Week 1: Build a 80-150 query benchmark across conceptual, task, error, and comparison categories. Capture baseline citations across ChatGPT, Perplexity, Claude, and AI Overviews.
Weeks 2-3: Add a 50-80 word canonical-answer block under the H1 of every reference and tutorial page.
Weeks 3-4: Stand up markdown-twin URLs for every doc page (Content-Type: text/markdown, no chrome).
Weeks 4-5: Build a real llms-full.txt that contains the entire docs corpus, ordered to match a curated llms.txt index.
Weeks 5-7: Upgrade JSON-LD to TechArticle / HowTo / SoftwareSourceCode with full attribute coverage. Validate with Schema.org and Google's Rich Results Test.
Weeks 7-8: Code-block hygiene pass: language tags, inline runnable examples, expected outputs.
Week 9: Canonical URL consolidation; 301 historical paths.
Weeks 10-12:* Re-measure the benchmark. Expect 1.5-2.5x lift on share-of-voice; larger on Perplexity and Claude than on AI Overviews.

For implementation help on the file specs, see How to Create llms.txt and llms.txt Specification. For markdown formatting decisions, see Markdown Optimization for AI Parsers.

Why this generalizes (and where it does not)

This playbook generalizes to any documentation-shaped corpus: developer tools, internal engineering wikis, public knowledge bases. It generalizes less well to product-marketing sites, which lack the dense reference structure LLMs favor.

For commercial SaaS products the parallel pattern lives in our Case Study: SaaS GEO Implementation, and for editorial publishers it lives in Case Study: Publisher GEO Strategy.

FAQ

Q: Does llms.txt by itself increase AI citations?

No. The largest public analysis to date (300k domains, SE Ranking, Nov 2025) found no relationship between llms.txt presence and citation frequency. In this case study, a stub llms.txt deployed 6 months earlier produced no measurable lift. Citations moved only when the team paired llms-full.txt with page-level canonical answers, markdown twins, and JSON-LD upgrades. Treat llms.txt as a low-cost enabler that is part of a stack, not a standalone lever.

Q: Should an OSS docs site serve a markdown twin of every page?

Yes, if the cost is low (most static-site generators can emit .md alongside .html` with a small build hook). Markdown twins remove the chrome that costs LLMs tokens and depresses retrieval scores, and they double as the source for llms-full.txt. Tools like Fern auto-generate both llms.txt and llms-full.txt from API specs as part of the docs build process.

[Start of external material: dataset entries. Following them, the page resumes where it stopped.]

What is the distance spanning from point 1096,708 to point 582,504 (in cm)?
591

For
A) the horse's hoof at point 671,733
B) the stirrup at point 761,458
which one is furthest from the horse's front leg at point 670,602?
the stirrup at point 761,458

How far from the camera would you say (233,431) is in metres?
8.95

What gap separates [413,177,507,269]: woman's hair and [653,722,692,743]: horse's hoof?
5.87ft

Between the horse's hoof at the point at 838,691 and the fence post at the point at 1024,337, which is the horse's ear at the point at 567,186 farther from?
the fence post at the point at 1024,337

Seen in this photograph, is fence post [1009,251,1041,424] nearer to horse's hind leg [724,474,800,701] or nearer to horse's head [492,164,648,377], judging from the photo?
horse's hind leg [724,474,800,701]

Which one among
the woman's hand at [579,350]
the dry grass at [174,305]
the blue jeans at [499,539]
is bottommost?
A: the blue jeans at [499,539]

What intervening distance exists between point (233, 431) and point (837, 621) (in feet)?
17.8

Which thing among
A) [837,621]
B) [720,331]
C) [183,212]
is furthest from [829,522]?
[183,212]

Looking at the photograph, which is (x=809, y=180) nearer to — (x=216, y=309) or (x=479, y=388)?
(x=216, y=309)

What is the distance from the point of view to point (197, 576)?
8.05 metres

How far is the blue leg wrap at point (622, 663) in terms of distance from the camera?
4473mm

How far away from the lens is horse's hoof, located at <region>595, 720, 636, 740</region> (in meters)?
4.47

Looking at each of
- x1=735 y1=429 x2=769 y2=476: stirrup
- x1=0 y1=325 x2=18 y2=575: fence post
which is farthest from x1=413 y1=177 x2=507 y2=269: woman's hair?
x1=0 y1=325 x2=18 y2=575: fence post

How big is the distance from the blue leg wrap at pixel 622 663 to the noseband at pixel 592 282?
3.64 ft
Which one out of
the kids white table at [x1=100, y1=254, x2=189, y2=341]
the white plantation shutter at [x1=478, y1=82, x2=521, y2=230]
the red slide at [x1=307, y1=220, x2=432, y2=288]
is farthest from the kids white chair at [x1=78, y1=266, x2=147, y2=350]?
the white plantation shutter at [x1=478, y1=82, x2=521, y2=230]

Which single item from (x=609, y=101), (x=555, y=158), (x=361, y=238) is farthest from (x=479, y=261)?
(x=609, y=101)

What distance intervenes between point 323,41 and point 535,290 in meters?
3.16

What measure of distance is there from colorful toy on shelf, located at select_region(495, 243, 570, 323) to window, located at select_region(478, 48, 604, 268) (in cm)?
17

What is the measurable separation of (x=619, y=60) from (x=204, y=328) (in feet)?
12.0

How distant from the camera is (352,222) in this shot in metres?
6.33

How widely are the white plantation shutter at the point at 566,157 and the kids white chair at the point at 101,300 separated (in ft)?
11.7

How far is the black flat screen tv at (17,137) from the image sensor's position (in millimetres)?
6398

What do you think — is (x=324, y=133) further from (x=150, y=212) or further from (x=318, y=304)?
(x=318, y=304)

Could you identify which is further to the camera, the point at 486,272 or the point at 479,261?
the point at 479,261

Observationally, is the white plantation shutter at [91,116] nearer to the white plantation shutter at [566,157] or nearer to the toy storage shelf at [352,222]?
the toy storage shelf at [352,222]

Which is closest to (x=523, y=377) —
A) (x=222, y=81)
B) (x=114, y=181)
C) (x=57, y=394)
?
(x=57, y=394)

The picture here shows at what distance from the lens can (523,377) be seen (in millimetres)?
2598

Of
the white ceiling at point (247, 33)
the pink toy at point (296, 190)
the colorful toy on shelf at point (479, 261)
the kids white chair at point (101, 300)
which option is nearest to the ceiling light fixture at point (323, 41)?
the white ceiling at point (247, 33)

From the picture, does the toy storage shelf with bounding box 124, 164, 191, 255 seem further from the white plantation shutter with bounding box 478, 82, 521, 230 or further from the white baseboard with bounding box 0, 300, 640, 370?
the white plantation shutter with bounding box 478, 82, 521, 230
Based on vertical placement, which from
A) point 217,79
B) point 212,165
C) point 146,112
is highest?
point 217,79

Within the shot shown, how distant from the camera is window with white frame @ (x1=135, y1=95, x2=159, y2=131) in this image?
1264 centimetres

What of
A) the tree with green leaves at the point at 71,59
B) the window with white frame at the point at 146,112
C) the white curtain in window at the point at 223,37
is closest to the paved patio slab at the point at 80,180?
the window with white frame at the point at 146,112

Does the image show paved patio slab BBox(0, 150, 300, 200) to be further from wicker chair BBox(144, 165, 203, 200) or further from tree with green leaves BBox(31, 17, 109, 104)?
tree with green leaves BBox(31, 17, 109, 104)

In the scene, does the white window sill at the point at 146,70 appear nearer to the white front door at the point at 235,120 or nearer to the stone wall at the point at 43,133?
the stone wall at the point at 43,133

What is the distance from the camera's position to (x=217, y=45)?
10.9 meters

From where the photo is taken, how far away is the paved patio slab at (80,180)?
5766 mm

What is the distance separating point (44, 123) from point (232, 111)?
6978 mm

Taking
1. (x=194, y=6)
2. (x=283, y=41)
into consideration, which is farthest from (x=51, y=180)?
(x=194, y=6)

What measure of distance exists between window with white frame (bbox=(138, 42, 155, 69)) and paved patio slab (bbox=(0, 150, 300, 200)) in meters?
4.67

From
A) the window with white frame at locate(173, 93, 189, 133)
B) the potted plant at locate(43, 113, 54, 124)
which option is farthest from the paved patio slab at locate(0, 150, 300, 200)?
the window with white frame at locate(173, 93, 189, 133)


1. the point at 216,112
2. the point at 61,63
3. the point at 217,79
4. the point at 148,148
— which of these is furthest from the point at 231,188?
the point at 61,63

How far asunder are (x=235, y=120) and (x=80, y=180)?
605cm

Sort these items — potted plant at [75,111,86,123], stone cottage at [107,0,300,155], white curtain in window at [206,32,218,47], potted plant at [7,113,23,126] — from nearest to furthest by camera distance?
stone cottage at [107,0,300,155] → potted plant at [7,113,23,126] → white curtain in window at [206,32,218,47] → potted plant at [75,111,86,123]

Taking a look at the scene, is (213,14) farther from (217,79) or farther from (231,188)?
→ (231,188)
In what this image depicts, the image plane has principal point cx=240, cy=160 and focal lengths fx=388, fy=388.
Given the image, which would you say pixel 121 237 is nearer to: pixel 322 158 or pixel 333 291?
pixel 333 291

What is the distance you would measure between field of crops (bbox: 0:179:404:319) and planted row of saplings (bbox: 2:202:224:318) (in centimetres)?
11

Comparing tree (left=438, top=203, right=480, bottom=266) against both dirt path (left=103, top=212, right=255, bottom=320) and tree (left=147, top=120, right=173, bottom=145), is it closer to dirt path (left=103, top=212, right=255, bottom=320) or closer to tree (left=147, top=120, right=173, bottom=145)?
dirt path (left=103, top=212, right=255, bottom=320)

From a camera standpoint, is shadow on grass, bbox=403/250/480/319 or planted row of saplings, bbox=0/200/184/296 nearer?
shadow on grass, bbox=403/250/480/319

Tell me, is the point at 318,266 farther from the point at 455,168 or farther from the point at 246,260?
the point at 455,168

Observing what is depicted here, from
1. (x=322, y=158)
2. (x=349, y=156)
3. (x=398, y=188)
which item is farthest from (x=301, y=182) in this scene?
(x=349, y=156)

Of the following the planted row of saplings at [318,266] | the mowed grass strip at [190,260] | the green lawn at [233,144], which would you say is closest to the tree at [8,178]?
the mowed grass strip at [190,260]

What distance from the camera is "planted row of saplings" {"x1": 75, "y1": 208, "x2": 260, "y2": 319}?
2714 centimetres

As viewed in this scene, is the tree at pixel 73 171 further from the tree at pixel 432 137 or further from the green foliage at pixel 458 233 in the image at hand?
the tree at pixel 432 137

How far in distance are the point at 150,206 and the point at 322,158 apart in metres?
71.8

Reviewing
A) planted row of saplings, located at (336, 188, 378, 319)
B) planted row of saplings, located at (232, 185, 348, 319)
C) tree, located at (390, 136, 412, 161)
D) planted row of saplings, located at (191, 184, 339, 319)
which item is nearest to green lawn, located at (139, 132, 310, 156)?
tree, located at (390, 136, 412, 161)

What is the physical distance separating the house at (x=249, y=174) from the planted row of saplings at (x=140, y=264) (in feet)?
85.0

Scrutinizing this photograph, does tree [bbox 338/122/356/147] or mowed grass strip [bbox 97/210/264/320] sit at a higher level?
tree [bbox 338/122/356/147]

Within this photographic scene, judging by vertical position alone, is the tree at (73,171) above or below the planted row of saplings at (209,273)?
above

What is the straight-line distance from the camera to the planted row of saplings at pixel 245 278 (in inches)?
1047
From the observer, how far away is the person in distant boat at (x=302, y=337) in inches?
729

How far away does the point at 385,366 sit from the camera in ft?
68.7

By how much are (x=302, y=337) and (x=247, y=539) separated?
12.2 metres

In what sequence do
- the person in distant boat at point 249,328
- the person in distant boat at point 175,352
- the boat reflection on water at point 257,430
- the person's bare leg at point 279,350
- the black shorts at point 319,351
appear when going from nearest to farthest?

Q: Which engine moved most for OSS docs in this case study?

Perplexity and Claude moved most in absolute and percentage terms, because they were the engines where the project was most under-cited at baseline relative to its topical authority. ChatGPT moved meaningfully too. Google AI Overviews moved least because the project already ranked well organically, which is the dominant predictor of AI Overview citation.

Q: How long until citations actually move?

The team observed first changes at week 4 (after canonical-answer rewrites and markdown twins shipped) and most of the lift between weeks 6-10. Crawler-driven engines (Perplexity, Claude) re-index faster than parametric-recall surfaces (some ChatGPT modes), so expect Perplexity to move first.

Q: Is this transferable to closed-source SaaS docs?

Yes — every change in this playbook works for closed-source SaaS docs too, except that proprietary code samples may not be re-distributable in llms-full.txt. SaaS teams can include public docs in llms-full.txt and gate authenticated sections behind robots/llms exclusions. The structural logic (canonical answers, markdown twins, schema attribute richness) is identical.